でも、<マイスタージンガー>のエヴァは全く違います。私は自分の考えをヴィーラントに伝え、何とかわかってもらおうと努めました。・・・ヴィーラントは私の話に耳を貸しませんでした。・・・「絶対、アニア・シリアにする」。これがヴィーラント・ワグナーの決まり文句でした。・・・1962年の音楽祭が終了してしばらく後、翌63年の<マイスタージンガー>上演のために確定したメンバー表が、私のところに届きました。エヴァの役は、アニア・シリアになっていました。 }

続いて後者、つまりサヴァリッシュがバイロイトを去ることになったいきさつについて、彼がヴィーラント・ワグナーに宛てた1962年9月30日付の書簡から抜粋したものを、以下に。
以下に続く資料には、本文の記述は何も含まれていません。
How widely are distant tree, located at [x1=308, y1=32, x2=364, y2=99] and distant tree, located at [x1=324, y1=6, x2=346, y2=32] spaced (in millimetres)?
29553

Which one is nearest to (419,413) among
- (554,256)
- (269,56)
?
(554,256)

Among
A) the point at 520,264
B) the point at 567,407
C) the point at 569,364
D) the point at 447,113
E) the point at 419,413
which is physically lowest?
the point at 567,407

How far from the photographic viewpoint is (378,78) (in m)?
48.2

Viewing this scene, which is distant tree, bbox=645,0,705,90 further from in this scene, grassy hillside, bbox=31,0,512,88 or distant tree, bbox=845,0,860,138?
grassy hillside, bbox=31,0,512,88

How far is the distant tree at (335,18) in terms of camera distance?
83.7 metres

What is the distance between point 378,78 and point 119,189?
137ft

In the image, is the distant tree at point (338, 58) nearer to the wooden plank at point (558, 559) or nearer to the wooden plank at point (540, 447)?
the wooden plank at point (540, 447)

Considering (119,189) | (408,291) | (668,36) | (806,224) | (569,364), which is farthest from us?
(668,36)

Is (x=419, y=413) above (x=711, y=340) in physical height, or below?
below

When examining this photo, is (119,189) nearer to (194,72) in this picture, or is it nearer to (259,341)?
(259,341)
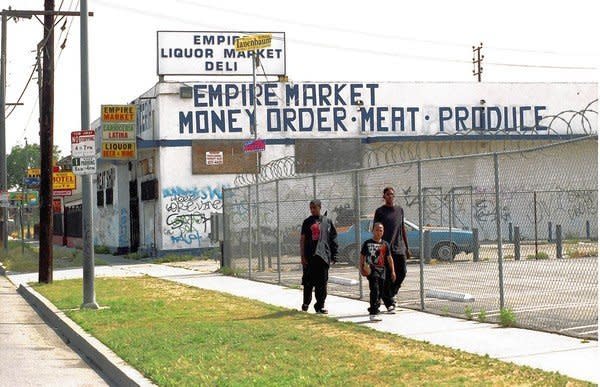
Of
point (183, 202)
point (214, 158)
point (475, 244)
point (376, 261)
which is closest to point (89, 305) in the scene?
point (376, 261)

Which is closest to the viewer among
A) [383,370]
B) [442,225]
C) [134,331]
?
[383,370]

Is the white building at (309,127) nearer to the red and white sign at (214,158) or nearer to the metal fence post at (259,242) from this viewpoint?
the red and white sign at (214,158)

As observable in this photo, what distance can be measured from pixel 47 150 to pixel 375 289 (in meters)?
14.9

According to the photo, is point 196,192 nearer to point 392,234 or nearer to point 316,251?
point 316,251

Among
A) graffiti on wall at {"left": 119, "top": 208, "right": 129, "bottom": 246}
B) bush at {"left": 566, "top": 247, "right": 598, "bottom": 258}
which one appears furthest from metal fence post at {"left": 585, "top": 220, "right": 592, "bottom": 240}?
graffiti on wall at {"left": 119, "top": 208, "right": 129, "bottom": 246}

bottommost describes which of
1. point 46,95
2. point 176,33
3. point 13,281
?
point 13,281

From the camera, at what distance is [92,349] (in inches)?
553

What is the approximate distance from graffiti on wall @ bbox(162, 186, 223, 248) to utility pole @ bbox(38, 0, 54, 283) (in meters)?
12.8

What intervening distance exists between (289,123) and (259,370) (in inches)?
1233

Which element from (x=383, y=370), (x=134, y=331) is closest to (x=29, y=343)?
(x=134, y=331)

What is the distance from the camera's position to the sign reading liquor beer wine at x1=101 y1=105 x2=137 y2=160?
24.3m

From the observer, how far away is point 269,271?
26375 millimetres

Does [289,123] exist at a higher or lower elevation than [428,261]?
higher

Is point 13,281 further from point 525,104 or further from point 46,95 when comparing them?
point 525,104
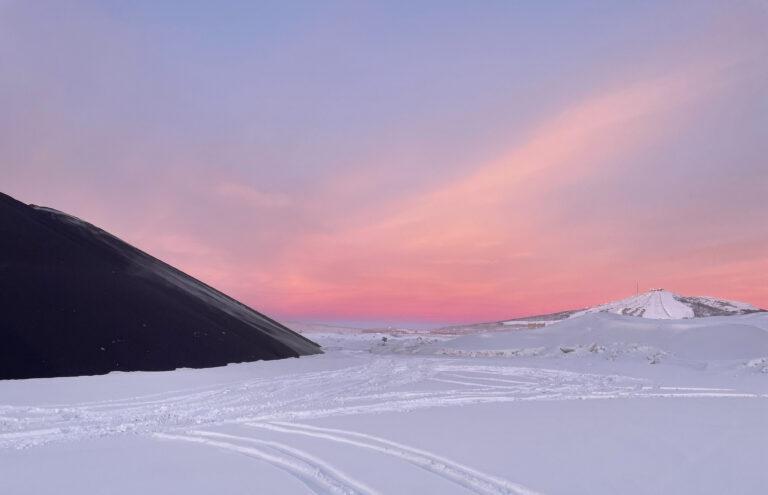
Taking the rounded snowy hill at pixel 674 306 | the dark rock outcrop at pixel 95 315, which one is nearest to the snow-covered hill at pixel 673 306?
the rounded snowy hill at pixel 674 306

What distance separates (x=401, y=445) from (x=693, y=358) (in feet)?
47.3

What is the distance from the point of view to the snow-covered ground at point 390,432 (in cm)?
455

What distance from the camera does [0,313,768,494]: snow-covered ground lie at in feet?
14.9

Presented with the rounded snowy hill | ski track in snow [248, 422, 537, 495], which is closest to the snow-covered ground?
ski track in snow [248, 422, 537, 495]

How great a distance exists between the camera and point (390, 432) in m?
6.17

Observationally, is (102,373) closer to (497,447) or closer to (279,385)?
(279,385)

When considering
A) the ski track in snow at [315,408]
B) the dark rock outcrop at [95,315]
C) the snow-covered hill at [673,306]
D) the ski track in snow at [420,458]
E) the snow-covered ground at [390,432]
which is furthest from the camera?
the snow-covered hill at [673,306]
{ 来年の<マイスタージンガー>の指揮をするようにとのご招待、心から感謝致しております。・・・ここで、私には実行不可能と思われる点に達しました。エヴァの問題です。・・・ゼンタ、ブリュンヒルデ、イゾルデ、そしてエリーザベトを歌うことができ、さらにその上、エルザとエヴァを同時に歌うことの出来る女性、そんな女性は存在しませんし、今後生まれることも決してないでしょう。それには、貴方はまず、のどの筋肉と声帯のメカニックを変えられる発明をしなければならないでしょう。・・・非常に残念ですが、私がバイロイトで指揮した6年の後、そしてそれに連なる素晴らしい体験を考えると、・・・こうした手紙を書くのは生易しいものではないことを信じていただきたいのですが、私の1963年の仕事への参加は思いとどめて下さいますようお願い致します。・・・ }

このエヴァ問題のほか、ザックス役のキャスティングを巡る意見の相違等、いくつかの障害があって、サヴァリッシュは1963年の<マイスタージンガー>を断り、結局そのままバイロイトを去ることとなった。そして1966年にヴィーラントが他界し、将来一緒にやろうと約束していた《指環》新上演の話も立ち消えとなったのである。(※ついでながらサヴァリッシュは、「前回の上演より進んだものを、まだ今の自分には作れない」という理由で、1962年の<トリスタン>も断っている。そのサヴァリッシュの推薦を受けて登場し、<トリスタンとイゾルデ>で鮮烈なバイロイト・デビューを飾ったのがカール・ベームというわけである。)

バイロイトへの参加を断ったサヴァリッシュの一件は、当時様々な議論や政治的憶測を呼んだものらしい。面白いのはクナッパーツブッシュの反応で、彼もやはりニュースを聞いた当初はサヴァリッシュに対して批判的な思いを抱いたようだ。しかし、「バイロイトへの招待を断るもんじゃないよ」と本人を諌(いさ)めはしたものの、詳しい説明を聞いた後は、「そういうことなら、君が正しい。それは、断らねばならん」と、若い指揮者の決断に理解を示したのだそうである。

―サヴァリッシュとバイロイトを巡るお話は、これで終了。次回から新しいトピック。